Extinct title in the Peerage of Scotland

Earl of Seaforth was a title in the Peerage of Scotland and the Peerage of Ireland, derived from Loch Seaforth on the coast of Lewis. It was held by the family of Mackenzie from 1623 to 1716, and again from 1771 to 1781.

==History==
The Mackenzies trace their descent to Colin of Kintail (died 1278), and their name is a variant of Mackenneth. Kenneth, the twelfth head of the clan, was made Lord Mackenzie of Kintail in 1609, and his son Colin, who succeeded his father as 2nd Lord Mackenzie in March 1611, was created earl of Seaforth in 1623.

Colin's successor was his half-brother George (died 1651), who became the 2nd earl in 1633. George was alternately a royalist and a covenanter between 1636 and 1646, and was afterwards in Holland with Charles II, who made him Secretary of State for Scotland. His grandson, Kenneth, the 4th earl, followed James VII to France and was with the dethroned king in Ireland. Elevated by James in 1690, to Marquess of Seaforth and Viscount Fortrose (in the Jacobite peerage), he was sent to head the 1689 rising in Scotland. He was soon captured and imprisoned. He was released in 1697 and died in Paris in January 1701.
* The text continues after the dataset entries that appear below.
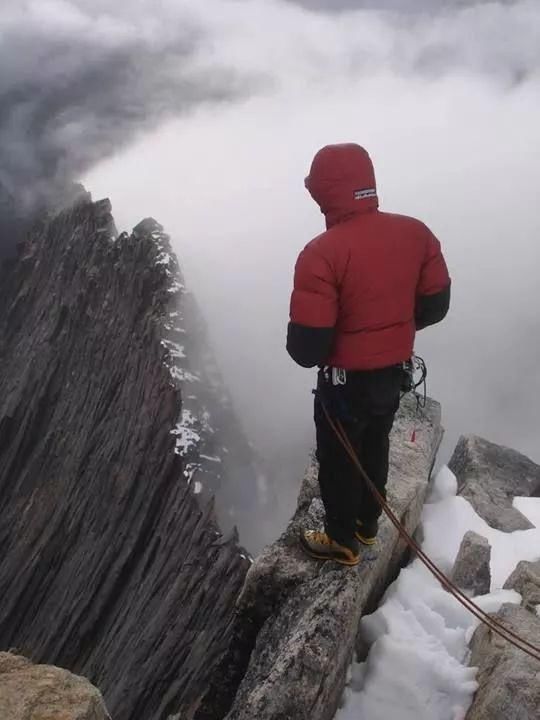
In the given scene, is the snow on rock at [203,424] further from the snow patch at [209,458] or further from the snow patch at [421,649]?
the snow patch at [421,649]

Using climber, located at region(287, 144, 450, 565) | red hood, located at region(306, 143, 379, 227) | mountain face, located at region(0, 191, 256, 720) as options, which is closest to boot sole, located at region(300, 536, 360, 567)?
climber, located at region(287, 144, 450, 565)

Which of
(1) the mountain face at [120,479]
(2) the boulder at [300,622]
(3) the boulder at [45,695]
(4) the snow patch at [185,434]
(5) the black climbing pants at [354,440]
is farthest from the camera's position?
(4) the snow patch at [185,434]

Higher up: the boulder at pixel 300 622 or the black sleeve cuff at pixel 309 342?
the black sleeve cuff at pixel 309 342

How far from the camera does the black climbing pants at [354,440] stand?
249 inches

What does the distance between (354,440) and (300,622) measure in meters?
2.02

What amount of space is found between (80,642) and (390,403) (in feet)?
95.0

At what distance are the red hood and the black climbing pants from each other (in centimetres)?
156

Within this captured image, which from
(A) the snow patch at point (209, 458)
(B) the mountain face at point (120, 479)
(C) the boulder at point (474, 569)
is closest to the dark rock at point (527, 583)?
(C) the boulder at point (474, 569)

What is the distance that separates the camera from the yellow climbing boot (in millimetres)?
7164

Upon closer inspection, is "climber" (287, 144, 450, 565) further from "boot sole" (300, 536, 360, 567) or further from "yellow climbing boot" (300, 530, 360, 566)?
"boot sole" (300, 536, 360, 567)

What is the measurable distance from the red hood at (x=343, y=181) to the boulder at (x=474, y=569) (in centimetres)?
487

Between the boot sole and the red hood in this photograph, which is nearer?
the red hood

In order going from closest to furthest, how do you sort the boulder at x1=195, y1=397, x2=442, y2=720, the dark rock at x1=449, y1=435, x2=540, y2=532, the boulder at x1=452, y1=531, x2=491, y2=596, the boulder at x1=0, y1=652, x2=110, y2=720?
1. the boulder at x1=0, y1=652, x2=110, y2=720
2. the boulder at x1=195, y1=397, x2=442, y2=720
3. the boulder at x1=452, y1=531, x2=491, y2=596
4. the dark rock at x1=449, y1=435, x2=540, y2=532

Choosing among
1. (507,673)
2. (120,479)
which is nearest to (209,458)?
(120,479)
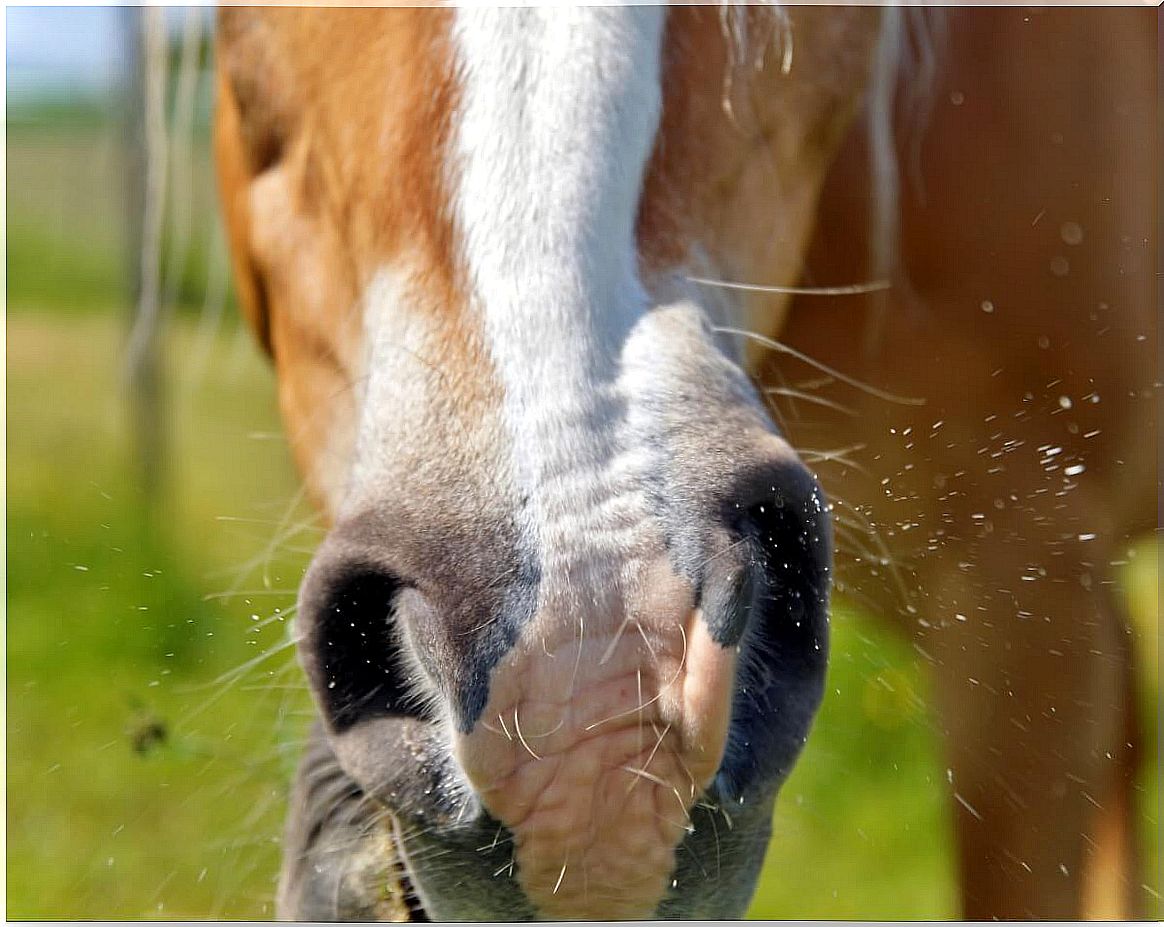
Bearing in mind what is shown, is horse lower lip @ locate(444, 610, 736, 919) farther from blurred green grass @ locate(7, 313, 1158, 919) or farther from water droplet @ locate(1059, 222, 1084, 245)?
water droplet @ locate(1059, 222, 1084, 245)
His successor was his son William, who rallied under the Jacobite standard at Braemar, during the rising of 1715, and then, having raised 3000 men, was present at the battle of Sheriffmuir and was appointed lieutenant-general of the northern counties. He also took part in the Jacobite enterprise of 1719, being wounded at Glenshiel. In 1716 he was attainted and his titles and estates forfeited; before his death in January 1740, he had been relieved of some of the penalties of his treason, although his titles were not restored. His son Kenneth (c. 1718–1761), who but for the attainder would have been the 6th earl, helped the British government during the rising of 1745, and was a member of parliament for some years.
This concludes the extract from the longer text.